14 June 2014

41 tahun Gereja Baptis Waru Sidoarjo



Kamis malam, 12 Juni 2014, Gereja Baptis Indonesia (GBI) Waru, Sidoarjo, genap berusia 41 tahun. Usia yang lumayan matang untuk sebuah gereja di Kabupaten Sidoarjo. Gereja yang terletak di pinggir jalan raya Waru, dekat Terminal Bungurasih, ini dirintis pada 1973 ketika kawasan Waru dan sekitarnya belum jadi kota seperti sekarang.

Pabrik-pabrik masih banyak, Terminal Bunguasih belum ada, masih sepi jali. Jalan raya belum macet-cet-cet seperti sekarang. Juga belum ada Rumah Sakit Mitra Keluarga yang kini kelihatannya seperti satu kompleks dengan Gereja Baptis Waru. Pembangunan RS Mitra Keluarga yang dimulai sekitar 2006 seakan menenggelamkan Gereja Baptis Waru.

Saya sendiri khawatir gereja ini bakal tergusur oleh hospital bermodal besar itu. Atau, istilah halusnya, ditukar guling. Ya, di zaman modern ini rumah-rumah ibadah sering kali harus mengalah demi pusat belanja modern atau bisnis rumah sakit.

Nah, malam itu saya mampir ke Gereja Baptis Waru. Suasana meriah, banyak balon warna-warni, ada tumpeng khas Jawa. Menurut Mas Wawan, salah satu panitia, perayaan ulang tahun ke-41 Gereja Baptis Waru ini dilaksanakan secara sederhana. Kebaktian, puji-pujian, sharing pengalaman dari pendiri gereja, tumpengan, makan bersama nasi kotak.

"Jemaat bersyukur kepada Tuhan atas penyertaan Tuhan selama 41 tahun perjalanan Gereja Baptis Indonesia Waru. Dan kami berdoa semoga Tuhan Yesus selalu memberkati jemaat gereja ini," katanya ramah.

Sementara itu, Bu Nathan, kalau tak salah ingat namanya, maklum gak nyatat, menceritakan perjalanan panjang gereja baptis ini. Dimulai dengan jemaat yang sedikit, gereja mungil, akhirnya bisa berkembang seperti sekarang. Nama Gereja Baptis Waru cukup diperhitungkan di Jawa Timur.

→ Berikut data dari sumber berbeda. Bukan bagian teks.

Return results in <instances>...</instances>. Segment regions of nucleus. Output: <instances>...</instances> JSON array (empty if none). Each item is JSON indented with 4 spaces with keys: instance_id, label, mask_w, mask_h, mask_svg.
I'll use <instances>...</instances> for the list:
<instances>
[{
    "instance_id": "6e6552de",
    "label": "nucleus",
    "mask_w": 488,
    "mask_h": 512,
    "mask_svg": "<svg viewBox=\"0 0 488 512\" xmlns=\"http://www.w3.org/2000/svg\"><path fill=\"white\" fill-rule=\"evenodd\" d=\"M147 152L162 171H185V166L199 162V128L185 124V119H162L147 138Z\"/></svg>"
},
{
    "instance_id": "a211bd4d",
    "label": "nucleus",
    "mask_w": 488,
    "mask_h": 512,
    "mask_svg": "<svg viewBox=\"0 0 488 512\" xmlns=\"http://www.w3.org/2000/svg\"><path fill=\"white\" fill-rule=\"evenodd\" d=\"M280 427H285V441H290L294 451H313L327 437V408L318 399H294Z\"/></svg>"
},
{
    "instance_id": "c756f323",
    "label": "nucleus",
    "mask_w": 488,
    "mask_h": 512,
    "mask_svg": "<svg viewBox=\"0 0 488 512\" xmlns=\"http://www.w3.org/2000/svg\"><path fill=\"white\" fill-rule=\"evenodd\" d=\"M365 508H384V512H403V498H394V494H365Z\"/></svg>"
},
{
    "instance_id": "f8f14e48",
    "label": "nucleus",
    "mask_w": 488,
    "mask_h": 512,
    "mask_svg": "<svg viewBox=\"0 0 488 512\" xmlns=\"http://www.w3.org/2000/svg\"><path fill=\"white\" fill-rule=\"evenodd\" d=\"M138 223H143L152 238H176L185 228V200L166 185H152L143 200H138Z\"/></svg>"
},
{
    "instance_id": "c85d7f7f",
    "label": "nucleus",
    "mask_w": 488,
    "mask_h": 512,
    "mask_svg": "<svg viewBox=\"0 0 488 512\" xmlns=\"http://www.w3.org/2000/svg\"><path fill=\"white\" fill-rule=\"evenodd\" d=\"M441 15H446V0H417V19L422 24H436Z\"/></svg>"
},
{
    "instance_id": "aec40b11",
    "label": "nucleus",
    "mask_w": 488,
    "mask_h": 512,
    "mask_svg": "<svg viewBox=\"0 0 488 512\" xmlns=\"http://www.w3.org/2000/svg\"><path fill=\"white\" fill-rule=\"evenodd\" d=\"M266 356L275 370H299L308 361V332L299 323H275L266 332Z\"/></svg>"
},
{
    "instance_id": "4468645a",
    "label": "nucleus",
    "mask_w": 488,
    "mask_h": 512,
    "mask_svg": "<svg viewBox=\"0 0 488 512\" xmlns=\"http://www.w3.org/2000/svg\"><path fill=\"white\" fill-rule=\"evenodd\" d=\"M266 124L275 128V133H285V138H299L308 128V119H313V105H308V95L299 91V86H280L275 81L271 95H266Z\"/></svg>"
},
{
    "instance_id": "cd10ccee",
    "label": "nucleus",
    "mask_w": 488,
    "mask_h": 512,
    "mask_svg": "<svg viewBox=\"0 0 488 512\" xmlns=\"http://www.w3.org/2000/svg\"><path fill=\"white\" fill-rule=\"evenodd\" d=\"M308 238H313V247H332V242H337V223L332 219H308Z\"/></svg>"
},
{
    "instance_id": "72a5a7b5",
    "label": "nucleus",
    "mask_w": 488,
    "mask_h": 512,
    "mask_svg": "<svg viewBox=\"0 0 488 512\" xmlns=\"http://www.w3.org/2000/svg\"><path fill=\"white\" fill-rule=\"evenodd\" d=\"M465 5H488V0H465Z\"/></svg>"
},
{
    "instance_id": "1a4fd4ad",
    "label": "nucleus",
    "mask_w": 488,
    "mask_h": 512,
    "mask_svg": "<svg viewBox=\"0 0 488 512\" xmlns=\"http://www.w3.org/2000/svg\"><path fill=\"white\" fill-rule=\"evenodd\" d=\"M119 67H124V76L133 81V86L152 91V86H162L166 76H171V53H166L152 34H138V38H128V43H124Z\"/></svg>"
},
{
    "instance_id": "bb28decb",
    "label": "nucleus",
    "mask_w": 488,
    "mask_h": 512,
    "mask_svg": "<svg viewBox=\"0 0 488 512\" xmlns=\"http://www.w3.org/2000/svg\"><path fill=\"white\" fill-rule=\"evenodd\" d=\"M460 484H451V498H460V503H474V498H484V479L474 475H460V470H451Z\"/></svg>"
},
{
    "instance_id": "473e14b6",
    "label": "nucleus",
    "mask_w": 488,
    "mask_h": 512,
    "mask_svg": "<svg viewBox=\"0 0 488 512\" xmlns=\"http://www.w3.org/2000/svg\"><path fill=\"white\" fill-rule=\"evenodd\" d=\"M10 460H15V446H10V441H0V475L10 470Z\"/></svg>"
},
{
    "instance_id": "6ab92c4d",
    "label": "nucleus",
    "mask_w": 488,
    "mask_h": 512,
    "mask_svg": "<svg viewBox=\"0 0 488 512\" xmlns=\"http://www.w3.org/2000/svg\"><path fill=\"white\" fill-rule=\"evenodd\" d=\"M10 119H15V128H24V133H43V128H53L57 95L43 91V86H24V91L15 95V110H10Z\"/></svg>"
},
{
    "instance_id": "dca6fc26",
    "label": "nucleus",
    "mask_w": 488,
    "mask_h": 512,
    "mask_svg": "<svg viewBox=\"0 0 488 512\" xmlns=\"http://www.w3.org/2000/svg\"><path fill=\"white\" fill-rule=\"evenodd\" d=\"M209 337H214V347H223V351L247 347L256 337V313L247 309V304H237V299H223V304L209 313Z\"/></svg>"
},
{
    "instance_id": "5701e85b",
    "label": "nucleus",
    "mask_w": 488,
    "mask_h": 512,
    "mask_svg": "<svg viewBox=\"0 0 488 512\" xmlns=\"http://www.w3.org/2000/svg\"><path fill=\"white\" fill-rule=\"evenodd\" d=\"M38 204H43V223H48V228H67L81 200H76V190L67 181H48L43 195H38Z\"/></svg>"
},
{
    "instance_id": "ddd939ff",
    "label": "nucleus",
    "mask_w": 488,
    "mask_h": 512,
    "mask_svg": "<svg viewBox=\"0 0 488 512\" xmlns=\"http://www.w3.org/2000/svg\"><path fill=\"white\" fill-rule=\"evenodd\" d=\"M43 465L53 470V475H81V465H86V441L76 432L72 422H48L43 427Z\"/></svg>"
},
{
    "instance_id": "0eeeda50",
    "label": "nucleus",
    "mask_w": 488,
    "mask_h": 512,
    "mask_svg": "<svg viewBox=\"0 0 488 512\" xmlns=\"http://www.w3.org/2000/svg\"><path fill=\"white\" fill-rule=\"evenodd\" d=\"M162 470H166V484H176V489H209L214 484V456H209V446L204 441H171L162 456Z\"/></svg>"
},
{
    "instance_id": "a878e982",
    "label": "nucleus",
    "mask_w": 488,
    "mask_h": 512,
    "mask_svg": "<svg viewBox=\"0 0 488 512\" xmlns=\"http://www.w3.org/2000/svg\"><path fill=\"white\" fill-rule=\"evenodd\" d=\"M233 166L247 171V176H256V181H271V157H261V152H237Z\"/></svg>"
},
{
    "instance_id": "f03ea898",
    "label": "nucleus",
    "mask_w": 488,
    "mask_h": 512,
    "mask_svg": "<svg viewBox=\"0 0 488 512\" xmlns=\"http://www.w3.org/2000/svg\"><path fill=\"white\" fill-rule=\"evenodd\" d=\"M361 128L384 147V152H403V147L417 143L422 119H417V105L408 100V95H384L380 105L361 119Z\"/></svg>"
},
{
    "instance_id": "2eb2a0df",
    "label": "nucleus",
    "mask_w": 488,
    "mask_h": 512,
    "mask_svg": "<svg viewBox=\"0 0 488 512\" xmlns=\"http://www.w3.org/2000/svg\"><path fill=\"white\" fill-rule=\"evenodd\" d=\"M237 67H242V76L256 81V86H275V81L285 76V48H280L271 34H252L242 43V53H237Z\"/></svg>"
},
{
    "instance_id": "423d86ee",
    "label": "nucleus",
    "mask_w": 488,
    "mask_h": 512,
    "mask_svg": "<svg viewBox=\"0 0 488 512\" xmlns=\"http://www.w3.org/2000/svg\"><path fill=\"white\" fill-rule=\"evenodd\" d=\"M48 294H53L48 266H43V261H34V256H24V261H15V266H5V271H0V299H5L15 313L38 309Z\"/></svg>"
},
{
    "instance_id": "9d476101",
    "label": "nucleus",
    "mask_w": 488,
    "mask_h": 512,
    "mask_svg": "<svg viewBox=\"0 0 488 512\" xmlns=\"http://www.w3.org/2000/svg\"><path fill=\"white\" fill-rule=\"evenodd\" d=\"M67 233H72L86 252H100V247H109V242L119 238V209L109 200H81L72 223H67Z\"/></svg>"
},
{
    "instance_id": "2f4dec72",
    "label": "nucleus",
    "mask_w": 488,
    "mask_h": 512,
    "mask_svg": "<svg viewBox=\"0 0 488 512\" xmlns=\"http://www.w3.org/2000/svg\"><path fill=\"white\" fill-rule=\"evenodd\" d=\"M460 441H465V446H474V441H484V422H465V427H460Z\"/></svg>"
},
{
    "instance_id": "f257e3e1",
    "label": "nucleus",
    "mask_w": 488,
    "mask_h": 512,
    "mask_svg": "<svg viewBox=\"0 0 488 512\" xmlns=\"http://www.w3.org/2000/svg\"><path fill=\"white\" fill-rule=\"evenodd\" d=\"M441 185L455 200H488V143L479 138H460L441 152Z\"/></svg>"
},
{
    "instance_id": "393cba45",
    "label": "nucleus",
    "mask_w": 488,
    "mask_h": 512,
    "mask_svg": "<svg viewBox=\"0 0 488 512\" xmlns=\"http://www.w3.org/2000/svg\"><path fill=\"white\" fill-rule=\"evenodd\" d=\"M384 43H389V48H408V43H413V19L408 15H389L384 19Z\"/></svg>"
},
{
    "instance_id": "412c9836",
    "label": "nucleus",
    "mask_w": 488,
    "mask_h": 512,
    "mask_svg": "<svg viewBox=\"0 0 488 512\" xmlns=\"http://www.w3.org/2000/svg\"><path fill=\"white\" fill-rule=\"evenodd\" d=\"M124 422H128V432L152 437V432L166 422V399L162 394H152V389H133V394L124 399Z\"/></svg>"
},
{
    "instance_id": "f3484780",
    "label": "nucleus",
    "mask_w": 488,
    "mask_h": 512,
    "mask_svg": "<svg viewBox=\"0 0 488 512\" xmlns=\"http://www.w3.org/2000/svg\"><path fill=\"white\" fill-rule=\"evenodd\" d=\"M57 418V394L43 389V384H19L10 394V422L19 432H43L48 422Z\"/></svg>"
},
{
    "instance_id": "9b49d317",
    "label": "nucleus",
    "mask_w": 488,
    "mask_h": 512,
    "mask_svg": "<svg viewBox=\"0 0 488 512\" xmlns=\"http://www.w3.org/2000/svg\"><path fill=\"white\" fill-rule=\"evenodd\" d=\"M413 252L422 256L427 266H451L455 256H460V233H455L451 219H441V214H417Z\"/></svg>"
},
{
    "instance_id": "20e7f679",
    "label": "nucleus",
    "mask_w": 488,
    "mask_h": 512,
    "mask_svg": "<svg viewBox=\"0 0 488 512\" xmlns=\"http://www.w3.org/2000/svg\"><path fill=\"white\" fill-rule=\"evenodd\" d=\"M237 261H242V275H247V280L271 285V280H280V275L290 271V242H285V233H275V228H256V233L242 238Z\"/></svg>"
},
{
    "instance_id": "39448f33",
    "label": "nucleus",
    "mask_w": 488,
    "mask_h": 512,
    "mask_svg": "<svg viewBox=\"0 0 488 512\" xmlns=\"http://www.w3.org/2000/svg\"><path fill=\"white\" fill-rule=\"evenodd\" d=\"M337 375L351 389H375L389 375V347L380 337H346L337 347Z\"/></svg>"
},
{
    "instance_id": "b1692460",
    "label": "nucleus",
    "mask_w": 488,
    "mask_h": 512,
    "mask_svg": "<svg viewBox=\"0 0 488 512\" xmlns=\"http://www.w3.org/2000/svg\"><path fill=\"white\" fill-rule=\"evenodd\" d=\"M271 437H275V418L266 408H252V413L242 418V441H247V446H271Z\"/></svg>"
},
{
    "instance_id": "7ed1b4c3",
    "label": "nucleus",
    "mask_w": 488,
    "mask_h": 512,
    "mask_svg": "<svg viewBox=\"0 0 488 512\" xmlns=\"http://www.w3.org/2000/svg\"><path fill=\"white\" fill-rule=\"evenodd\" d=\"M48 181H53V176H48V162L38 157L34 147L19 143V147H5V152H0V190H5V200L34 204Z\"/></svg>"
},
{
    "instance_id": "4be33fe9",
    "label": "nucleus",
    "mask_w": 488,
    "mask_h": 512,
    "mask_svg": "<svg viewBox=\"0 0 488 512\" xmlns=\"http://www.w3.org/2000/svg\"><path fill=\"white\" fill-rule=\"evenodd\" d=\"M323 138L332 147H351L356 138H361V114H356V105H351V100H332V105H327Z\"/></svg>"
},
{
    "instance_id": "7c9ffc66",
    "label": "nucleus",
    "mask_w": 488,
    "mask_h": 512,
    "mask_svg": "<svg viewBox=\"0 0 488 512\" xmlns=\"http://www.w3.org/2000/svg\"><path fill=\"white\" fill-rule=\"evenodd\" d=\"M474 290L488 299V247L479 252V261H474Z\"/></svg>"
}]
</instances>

Sayang, saya tak bisa menyimak cerita menarik dari Bu Nathan. Sebab, tiba-tiba ada insiden kecil di belakang gara-gara miskomunikasi dan mispersepsi. Ada seorang wartawan dari Sidoarjo yang dicurigai petugas keamanan di depan gereja. Padahal, si wartawan itu datang dengan niat baik untuk meliput acara ulang tahun Gereja Baptis Waru.

Polisi dari Polsek Waru pun diminta untuk memeriksa kartu pers dan identitas wartawan. Ternyata memang tidak ada masalah. "Maaf, kami ini minoritas sehingga harus sangat waspada. Khawatir ada orang jahat yang menyusup masuk dengan kedok wartawan," kata seorang panitia.

Untung saja insiden kecil ini cepat selesai. Happy ending! Pekerja media pun diajak menikmati nasi kotak yang sudah disediakan.

Pak Polisi yang tadi menginterogasi wartawan pun akhirnya tertawa kecil dan bersalaman dengan si nyamuk pers. "Orang Nasrani di sini semakin sensitif. Kalau melihat wajah orang yang belum dikenal, mereka sangat curiga. Ini malah bagus untuk mengantisipasi hal-hal yang tidak diinginkan," kata sang penegak hukum itu.